Ночью ко мне возвращается стон.
Помню, как ты говорила:
«Слышишь, человек задыхается?»
Я: это пьянчужка с четвёртого.
Ты: он умирает.
Стоны поднимаются вверх,
как наши собственные,
когда ты в городе.

* — позорный столб в XVI в.


=

Уже и не вспомню, когда
я находился в состоянии безупречной простоты.
Может быть, на приёме у офтальмолога,
обещавшего вернуть мне зрячесть,
иначе как мне уклониться от того, что я вижу.
Моя душа не хочет быть тем, что вынуждена созерцать.

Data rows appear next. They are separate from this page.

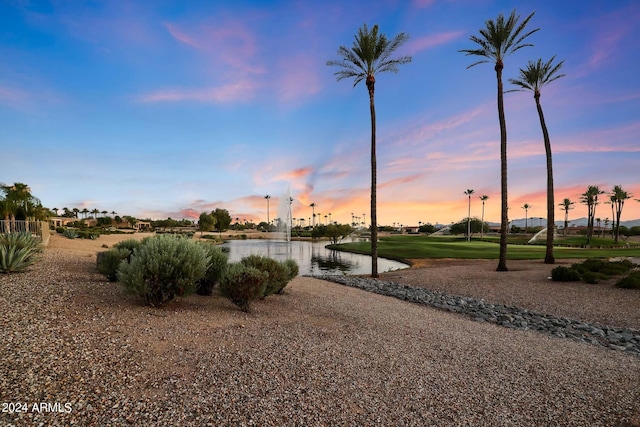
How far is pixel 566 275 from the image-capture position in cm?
1733

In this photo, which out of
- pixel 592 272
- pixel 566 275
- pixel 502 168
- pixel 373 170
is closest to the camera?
pixel 592 272

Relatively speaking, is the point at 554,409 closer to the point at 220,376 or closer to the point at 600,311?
the point at 220,376

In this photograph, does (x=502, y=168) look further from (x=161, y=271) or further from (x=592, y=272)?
(x=161, y=271)

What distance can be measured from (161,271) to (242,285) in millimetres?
2095

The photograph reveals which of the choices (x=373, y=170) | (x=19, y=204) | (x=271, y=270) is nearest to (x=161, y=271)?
(x=271, y=270)

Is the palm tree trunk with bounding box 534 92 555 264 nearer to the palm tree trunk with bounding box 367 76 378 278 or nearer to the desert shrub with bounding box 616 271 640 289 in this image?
the desert shrub with bounding box 616 271 640 289

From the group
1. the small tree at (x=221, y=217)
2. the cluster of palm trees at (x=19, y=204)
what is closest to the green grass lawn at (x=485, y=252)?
the cluster of palm trees at (x=19, y=204)

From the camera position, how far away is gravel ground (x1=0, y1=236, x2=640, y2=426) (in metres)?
4.07

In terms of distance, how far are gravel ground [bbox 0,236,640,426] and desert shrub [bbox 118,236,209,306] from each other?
0.45 m

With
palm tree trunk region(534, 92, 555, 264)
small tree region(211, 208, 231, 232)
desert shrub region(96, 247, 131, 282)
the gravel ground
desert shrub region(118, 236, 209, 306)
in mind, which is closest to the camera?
the gravel ground

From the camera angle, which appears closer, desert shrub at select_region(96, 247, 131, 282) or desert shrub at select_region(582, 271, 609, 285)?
desert shrub at select_region(96, 247, 131, 282)

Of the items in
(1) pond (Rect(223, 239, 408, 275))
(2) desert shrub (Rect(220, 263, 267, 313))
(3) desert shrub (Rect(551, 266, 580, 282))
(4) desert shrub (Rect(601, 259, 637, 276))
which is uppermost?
(2) desert shrub (Rect(220, 263, 267, 313))

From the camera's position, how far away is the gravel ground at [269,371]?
407 cm

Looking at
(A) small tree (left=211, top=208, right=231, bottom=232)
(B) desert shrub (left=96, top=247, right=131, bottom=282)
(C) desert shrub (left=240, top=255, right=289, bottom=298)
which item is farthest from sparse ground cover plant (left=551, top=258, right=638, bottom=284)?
(A) small tree (left=211, top=208, right=231, bottom=232)
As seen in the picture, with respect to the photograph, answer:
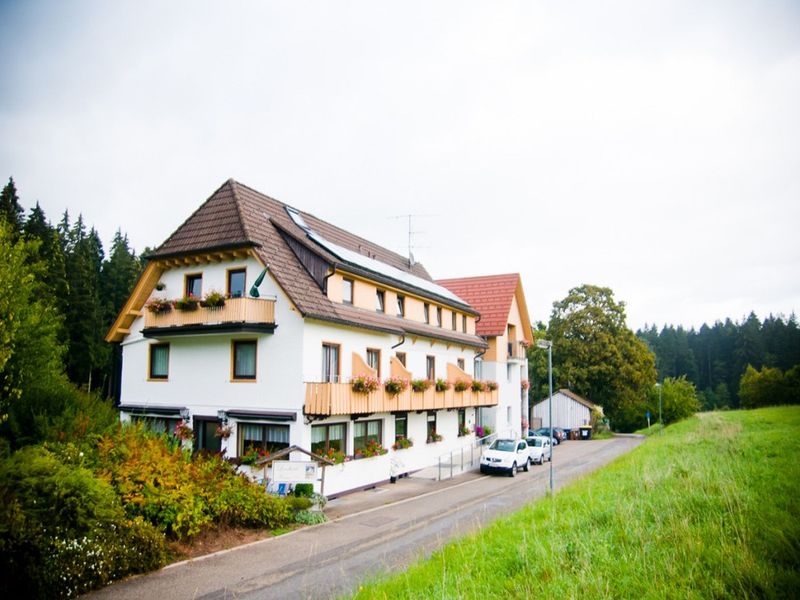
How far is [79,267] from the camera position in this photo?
146ft

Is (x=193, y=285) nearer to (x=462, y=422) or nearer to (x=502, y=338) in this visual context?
(x=462, y=422)

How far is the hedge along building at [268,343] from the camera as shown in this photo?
63.3ft

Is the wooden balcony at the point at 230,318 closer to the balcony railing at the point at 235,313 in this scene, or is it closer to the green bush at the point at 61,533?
the balcony railing at the point at 235,313

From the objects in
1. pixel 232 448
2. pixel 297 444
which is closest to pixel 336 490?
pixel 297 444

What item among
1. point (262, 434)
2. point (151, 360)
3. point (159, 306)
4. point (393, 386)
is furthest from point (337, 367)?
point (151, 360)

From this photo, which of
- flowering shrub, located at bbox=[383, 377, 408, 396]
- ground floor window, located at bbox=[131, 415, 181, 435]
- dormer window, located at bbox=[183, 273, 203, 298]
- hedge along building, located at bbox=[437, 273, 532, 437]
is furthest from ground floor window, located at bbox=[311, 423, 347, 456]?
hedge along building, located at bbox=[437, 273, 532, 437]

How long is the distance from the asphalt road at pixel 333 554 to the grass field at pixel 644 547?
6.64 ft

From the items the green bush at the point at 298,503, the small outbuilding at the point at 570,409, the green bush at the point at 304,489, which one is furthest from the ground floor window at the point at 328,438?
the small outbuilding at the point at 570,409

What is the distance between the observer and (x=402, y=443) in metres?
24.6

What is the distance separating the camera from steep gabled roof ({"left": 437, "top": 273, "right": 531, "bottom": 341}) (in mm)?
37984

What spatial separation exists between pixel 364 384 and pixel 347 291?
456cm

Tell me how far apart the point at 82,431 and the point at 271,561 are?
5.70 m

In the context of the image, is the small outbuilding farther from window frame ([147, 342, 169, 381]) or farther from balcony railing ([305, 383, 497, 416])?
window frame ([147, 342, 169, 381])

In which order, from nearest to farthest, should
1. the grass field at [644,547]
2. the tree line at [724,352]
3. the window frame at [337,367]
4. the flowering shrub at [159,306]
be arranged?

Я знаю, от скорби до жалобы
расстояние меньше, чем от стенки прожилок до влаги.

В дни длинных ливней
ко мне приходит то, что смягчает последствие боли –
безвдохновенное глумленье над ней.

Искусство фотографии обходится без вдохновения,
всё, что нужно фотографу – это умотное ожидание,
но не блага, – спасительной фактуры:
кто-то оступился, состарился на фоне хохота остальных,
на крик о помощи не отозвалась дворняга,
на отражённый в витрине оскал
набросилась свора взбаламученных капель;
всё это связать без лести движению света, без толкования зла,
механистично соблюдая законы композиции –
неотвратимый труд!
Такой труд предполагает повторяемость жестов,
выцеливанье страха, деланное простодушие,
будто бы меня тревожат облако, покосившееся зданье,
надгробная плита, а на уме, в глазном нерве, у меня человек,
ради него я готов ослепнуть, обменяться с ним волей,
если не дано смирением, как девичье лицо
после встречи с послушником-августом.



=

Я нашёл свои старые снимки.
Шаткая композиция: точно ты вошла в крикливый кадр,
заполненный вещами, бытовыми подробностями;
в нём много воздуха, но нет чистоты.
Не люблю одомашненные снимки,
которые чаще всего извлекаются ради ностальгических причитаний,
ради слёз узнавания, неотличимых от ритуального оплакиванья.

Помнишь, я тебе говорил: если уж заниматься фотосъёмкой,
то исключительно посторонних людей на улице;
никакой постановки с её предсказуемостью, а значит, безжизненностью,
никаких подсвеченных пейзажей с их обречённостью,
так (в моём случае) не добиться отстранения от человека, равного соучастию.
Уличная фотография мне дана в послушание,
потому что презренна,
однако в ремесленном я не вижу ничего оскорбительного.

Да, я начинаю там, где всё уже есть, кроме предчувствия случайности:
в угоду снегу бессвязное хлястанье лиц, размазанный фон, из которого не наковыряешь прошлое,
перспектива быть оплёванным, угрозы, оскорбления.
Если хочешь выжить, снимаешь (существуешь) походя.

И если какой-нибудь цыганёнок кричит: «Стери меня, я сказал, стери!»,
то, даже зная о том, о что снимок удался,
что его крик – это не столько ненависть по отношенью ко мне,
сколь поддакиванье грузному миру,
я с легкостью удаляю подростка,
чтоб не участвовать в приготовлении к скорби.